I never recommended to use the rule in this case. I just think that 17 fish in a 29g tank is getting pretty close to pushing it, so why get to the that point? For all we know, since it hasn't been asked, his 4 Cories are Emerald Greens which get pretty large. Outdated as it may be, in most cases it keeps tanks understocked if it is done like it is supposed to be with considering adult sized fish. For someone that may not have much experience, understocked is a good thing. Gives wiggle room for potential problem. And it doesn't work for things like Angels, Discus, Goldies, etc..
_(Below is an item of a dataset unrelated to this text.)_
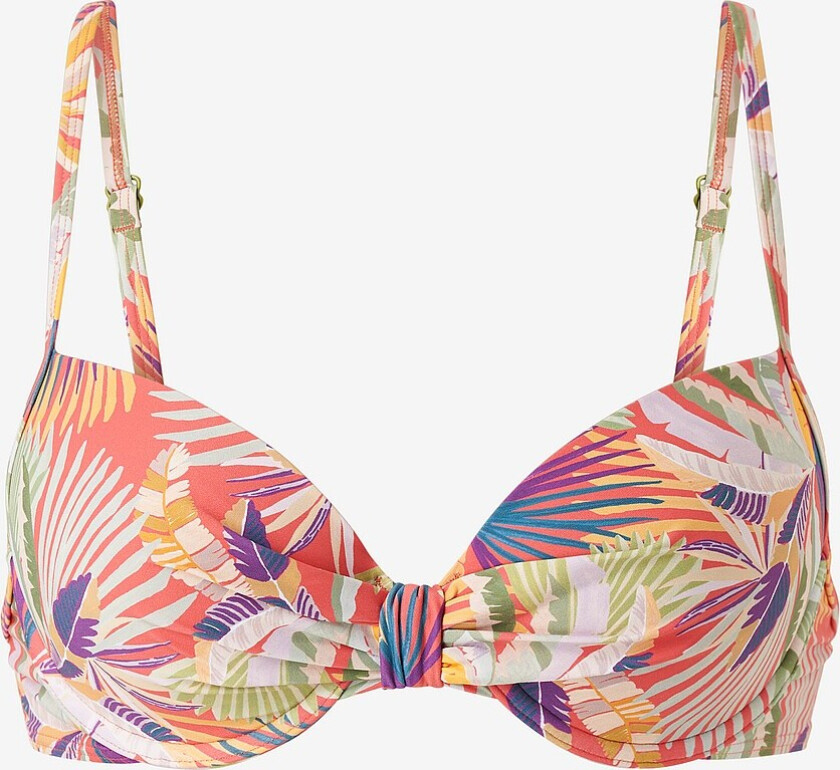 Bikini-BH Palm Beach - Rød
I wasn't trying to oppose anyone else's rec, just giving my opinion.


----------



## NeonShark666 (Dec 13, 2010)

An inch per gallon is only a rough guide. For smaller fish like you have a better guide is one fish per gallon. Make sure there is plenty of filtration and aeriation and they should do fine. Lots of plants tends to reduce the impact of crowding.


----------



## snail (Aug 6, 2010)

On the whole I think adding 3 fish of such a small bioload probably wouldn't change things too much but you can't go wrong by keeping a tank under stocked. Couldn't put in better than jrman 


jrman83 said:


> For someone that may not have much experience, understocked is a good thing.


----------



## RonB (Nov 7, 2011)

It's has nothing to do with not much experience I just have been out of this hoby for quite a wile. I understand the value of beeing understocked as the last few years of this hoby were in saltwater. My biggets problem is not following my first instict. My first thought was to get a 55 gal that the 29 gal was a little to small. And I started out with 5 Serpae's and added 3 as I thought they were really cool and needed a bigger schol. Just need to follaw my first thoughts.


----------